→ **EXERCISE PASSAGE**
____________

In his fourth letter Screwtape
deals with prayer; two elements of the letter focus on feelings and images of God. Screwtape writes that one tactic in defeating prayer is to,
“…turn their gaze away from Him towards themselves. Keep them watching their
own minds and trying to produce feelings
there by the action of their own wills…Teach them to estimate the value of each
prayer by their success in producing the desired feeling…” (Pages 16 – 17).
Feelings can have a place in
prayer for feelings are an element of relationship; but feelings are not a
measure of prayer’s fruitfulness or efficacy. The issue in prayer isn’t how we
feel but rather whether we trust and obey our Father and Lord Jesus. Only God
can determine prayer’s fruitfulness and efficacy, only He knows the essence and
result and influence of our communion with Him. Only God knows how our prayers
affect others, only He knows the trajectory of our intercession. Only God knows
how our prayers and communion with Him affect our souls. Even when we think we
know some of the foregoing, we know only in part, only in shadows. God is big
and we are small, He is ever the adult and we are ever the children. He is the
Father and we are sons and daughters.
When feelings are the focus
and validation of prayer then we not only are self-focused as opposed to
adoring and worshipping God, we have also slipped into a works-oriented religion
where we must conjure feelings for validation – and we go away (assuming we are
successful) with the approval of God. But which god? Whose god? The God who
created us or the god we created?
This leads us a second element
of the fourth letter, getting the “patient” (the Christian) to focus on
self-created images of God and not on the true and living God. “But whatever
the nature of the composite object [the image of God the Christian has
created], you must keep him praying to it
– to the thing he has made, not to the Person who has made him. You may even
encourage him to attach great importance to the correction and improvement of
his composite object, and to keeping it steadily before his imagination during
the whole prayer. For if he ever comes to make the distinction, if ever he
consciously directs his prayers ‘Not to what I think thou art but to what thou
knowest thyself to be’, our situation is, for the moment, desperate,” (page
18).

____________

→ **SOURCE DATA**
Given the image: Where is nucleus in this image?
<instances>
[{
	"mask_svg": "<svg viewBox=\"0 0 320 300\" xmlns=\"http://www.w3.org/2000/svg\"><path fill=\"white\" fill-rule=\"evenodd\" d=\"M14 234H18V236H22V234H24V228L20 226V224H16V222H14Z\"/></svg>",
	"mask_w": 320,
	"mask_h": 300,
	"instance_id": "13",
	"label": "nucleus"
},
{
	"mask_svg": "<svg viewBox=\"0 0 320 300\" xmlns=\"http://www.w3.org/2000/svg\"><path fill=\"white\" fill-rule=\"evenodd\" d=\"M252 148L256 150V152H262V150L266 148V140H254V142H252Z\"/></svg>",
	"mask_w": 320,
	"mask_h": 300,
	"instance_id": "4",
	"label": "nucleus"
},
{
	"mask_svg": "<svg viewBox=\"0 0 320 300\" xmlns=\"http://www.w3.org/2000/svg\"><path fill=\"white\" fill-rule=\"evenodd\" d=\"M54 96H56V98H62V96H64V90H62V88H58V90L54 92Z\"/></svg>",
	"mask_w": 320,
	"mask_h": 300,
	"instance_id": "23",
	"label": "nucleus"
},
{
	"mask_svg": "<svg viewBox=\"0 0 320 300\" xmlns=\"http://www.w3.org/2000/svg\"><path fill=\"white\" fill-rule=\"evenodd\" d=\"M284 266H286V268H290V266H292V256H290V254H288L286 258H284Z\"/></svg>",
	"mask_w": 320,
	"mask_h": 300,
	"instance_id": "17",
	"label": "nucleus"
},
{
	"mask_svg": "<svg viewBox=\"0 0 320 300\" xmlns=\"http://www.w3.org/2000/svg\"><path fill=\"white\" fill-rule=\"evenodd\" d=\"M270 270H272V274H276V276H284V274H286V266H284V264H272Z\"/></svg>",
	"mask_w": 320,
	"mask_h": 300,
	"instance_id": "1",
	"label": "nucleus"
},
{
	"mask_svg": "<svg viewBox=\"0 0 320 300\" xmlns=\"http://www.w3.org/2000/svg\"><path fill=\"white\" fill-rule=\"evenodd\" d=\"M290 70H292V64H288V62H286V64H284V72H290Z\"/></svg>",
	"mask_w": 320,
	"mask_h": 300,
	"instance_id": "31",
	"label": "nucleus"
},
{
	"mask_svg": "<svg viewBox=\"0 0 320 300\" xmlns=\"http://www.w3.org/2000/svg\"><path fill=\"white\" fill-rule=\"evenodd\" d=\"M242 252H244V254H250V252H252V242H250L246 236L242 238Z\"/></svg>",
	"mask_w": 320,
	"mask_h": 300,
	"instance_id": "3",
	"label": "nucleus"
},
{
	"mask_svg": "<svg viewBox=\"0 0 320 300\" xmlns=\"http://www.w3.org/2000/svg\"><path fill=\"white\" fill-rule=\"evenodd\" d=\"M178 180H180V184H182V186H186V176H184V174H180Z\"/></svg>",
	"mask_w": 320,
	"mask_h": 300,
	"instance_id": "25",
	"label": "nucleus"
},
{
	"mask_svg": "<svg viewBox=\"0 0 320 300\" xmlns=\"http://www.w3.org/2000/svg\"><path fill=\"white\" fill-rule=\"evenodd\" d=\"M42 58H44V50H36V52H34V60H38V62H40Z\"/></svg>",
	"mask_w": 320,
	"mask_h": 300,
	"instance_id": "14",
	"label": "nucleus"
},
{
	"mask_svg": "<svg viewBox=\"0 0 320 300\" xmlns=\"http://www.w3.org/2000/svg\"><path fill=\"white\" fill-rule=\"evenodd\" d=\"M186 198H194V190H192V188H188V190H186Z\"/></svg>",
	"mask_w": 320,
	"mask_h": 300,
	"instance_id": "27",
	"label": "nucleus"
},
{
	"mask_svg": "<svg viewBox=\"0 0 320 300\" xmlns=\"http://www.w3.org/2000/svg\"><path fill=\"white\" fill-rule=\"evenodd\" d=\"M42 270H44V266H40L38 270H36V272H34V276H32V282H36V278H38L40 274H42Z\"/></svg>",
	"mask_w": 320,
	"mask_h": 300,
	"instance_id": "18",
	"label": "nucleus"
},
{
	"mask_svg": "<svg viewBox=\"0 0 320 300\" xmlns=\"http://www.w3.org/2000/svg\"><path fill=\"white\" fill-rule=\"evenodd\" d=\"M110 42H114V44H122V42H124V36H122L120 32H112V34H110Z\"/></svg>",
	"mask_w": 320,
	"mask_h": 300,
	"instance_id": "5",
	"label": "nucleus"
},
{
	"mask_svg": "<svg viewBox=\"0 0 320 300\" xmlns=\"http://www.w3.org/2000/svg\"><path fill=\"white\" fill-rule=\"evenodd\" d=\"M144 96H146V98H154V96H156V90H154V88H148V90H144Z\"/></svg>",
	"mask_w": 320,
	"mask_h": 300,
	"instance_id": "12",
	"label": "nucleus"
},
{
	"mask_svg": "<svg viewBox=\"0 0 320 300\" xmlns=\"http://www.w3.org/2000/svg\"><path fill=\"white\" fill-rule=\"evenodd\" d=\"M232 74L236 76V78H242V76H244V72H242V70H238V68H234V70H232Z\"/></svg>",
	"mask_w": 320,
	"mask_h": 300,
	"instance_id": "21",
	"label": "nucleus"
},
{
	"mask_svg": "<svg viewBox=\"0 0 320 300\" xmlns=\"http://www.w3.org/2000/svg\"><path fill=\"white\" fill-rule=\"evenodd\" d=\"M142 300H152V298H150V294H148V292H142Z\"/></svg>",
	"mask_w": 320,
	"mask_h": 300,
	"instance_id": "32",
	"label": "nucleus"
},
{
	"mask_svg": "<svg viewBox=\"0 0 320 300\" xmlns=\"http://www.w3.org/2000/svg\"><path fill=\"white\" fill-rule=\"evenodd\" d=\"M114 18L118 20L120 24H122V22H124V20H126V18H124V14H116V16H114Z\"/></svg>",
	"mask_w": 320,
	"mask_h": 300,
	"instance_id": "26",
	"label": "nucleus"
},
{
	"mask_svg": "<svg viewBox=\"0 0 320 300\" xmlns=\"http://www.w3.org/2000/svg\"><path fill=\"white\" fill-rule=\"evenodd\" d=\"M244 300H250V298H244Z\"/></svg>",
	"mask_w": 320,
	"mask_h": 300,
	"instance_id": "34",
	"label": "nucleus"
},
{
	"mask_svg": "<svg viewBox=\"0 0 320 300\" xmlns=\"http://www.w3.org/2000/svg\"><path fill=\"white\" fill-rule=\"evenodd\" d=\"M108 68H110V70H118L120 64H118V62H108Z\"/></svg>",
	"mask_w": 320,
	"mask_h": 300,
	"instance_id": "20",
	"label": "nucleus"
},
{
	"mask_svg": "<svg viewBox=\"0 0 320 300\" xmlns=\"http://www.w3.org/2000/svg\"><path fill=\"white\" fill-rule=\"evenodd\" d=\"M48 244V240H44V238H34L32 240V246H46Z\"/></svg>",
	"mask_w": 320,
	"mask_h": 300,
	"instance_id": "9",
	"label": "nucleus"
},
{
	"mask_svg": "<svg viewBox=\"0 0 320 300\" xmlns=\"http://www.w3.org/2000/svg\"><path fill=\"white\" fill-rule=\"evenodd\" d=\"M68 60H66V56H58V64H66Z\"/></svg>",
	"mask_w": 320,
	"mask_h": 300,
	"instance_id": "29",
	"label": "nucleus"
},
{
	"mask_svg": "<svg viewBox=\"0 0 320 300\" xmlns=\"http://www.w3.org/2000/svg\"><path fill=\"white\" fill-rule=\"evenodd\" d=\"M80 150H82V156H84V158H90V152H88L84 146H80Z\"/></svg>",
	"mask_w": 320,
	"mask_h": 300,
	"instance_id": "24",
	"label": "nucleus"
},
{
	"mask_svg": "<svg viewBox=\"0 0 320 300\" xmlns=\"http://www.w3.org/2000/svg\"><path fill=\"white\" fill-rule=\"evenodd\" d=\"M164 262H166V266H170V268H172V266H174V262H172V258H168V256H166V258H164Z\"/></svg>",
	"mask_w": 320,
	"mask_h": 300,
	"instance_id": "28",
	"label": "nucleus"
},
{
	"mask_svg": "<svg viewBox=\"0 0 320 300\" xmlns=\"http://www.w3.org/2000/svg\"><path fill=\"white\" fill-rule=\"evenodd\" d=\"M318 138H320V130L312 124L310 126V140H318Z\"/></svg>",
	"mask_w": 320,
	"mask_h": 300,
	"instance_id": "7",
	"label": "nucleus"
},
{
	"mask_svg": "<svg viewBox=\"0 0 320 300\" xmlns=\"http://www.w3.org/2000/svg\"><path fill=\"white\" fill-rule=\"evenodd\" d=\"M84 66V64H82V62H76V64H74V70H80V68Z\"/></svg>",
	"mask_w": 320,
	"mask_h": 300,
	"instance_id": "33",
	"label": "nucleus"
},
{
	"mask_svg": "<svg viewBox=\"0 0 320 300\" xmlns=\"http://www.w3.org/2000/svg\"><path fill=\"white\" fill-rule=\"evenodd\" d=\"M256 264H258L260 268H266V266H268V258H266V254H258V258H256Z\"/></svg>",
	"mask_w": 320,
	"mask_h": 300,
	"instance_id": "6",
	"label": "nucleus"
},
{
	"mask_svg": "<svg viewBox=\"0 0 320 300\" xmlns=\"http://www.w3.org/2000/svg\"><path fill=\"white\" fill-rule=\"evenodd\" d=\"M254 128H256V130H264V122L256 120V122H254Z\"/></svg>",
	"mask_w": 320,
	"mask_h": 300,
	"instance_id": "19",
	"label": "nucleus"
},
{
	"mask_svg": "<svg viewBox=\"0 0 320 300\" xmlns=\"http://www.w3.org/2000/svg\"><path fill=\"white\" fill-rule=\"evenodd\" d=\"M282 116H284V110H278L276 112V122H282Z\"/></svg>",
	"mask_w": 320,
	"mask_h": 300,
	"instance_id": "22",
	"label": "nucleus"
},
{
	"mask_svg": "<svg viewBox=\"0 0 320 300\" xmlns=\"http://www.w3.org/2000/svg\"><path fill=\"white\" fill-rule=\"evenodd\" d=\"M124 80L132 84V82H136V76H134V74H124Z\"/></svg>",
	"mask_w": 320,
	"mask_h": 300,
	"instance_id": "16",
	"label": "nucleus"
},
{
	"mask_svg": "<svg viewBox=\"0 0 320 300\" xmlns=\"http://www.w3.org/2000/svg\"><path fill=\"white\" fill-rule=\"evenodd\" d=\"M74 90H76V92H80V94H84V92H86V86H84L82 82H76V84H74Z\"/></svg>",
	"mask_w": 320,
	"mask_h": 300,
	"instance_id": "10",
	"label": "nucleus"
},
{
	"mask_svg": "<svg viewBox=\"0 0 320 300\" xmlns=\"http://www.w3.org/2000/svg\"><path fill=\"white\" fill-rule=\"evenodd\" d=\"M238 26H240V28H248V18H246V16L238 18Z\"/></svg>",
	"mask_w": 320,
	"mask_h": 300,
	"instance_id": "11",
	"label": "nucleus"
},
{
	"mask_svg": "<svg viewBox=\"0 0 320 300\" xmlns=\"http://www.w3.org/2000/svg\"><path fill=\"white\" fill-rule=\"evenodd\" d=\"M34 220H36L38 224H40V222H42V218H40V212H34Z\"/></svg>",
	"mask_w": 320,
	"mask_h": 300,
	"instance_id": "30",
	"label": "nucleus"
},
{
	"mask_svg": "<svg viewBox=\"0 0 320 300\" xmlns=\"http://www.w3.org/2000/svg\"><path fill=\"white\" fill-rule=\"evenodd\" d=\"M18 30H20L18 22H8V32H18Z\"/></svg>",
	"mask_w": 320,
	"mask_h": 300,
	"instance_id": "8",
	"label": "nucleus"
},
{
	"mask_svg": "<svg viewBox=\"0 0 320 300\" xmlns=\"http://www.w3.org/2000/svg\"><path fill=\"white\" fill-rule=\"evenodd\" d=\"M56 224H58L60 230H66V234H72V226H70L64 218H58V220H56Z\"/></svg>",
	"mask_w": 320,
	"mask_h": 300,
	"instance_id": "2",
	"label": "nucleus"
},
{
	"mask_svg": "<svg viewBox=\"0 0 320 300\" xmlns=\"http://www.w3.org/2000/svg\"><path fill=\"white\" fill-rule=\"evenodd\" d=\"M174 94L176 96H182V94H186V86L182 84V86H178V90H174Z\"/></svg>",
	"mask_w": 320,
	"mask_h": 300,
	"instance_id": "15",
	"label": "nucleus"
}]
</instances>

____________

Reproduce the stretch from "In his fourth" through "(Pages 16 – 17)." in the passage about Screwtape's fourth letter, keeping every word and mark unchanged. Rely on the passage about Screwtape's fourth letter alone.

→ **ANSWER**
In his fourth letter Screwtape
deals with prayer; two elements of the letter focus on feelings and images of God. Screwtape writes that one tactic in defeating prayer is to,
“…turn their gaze away from Him towards themselves. Keep them watching their
own minds and trying to produce feelings
there by the action of their own wills…Teach them to estimate the value of each
prayer by their success in producing the desired feeling…” (Pages 16 – 17).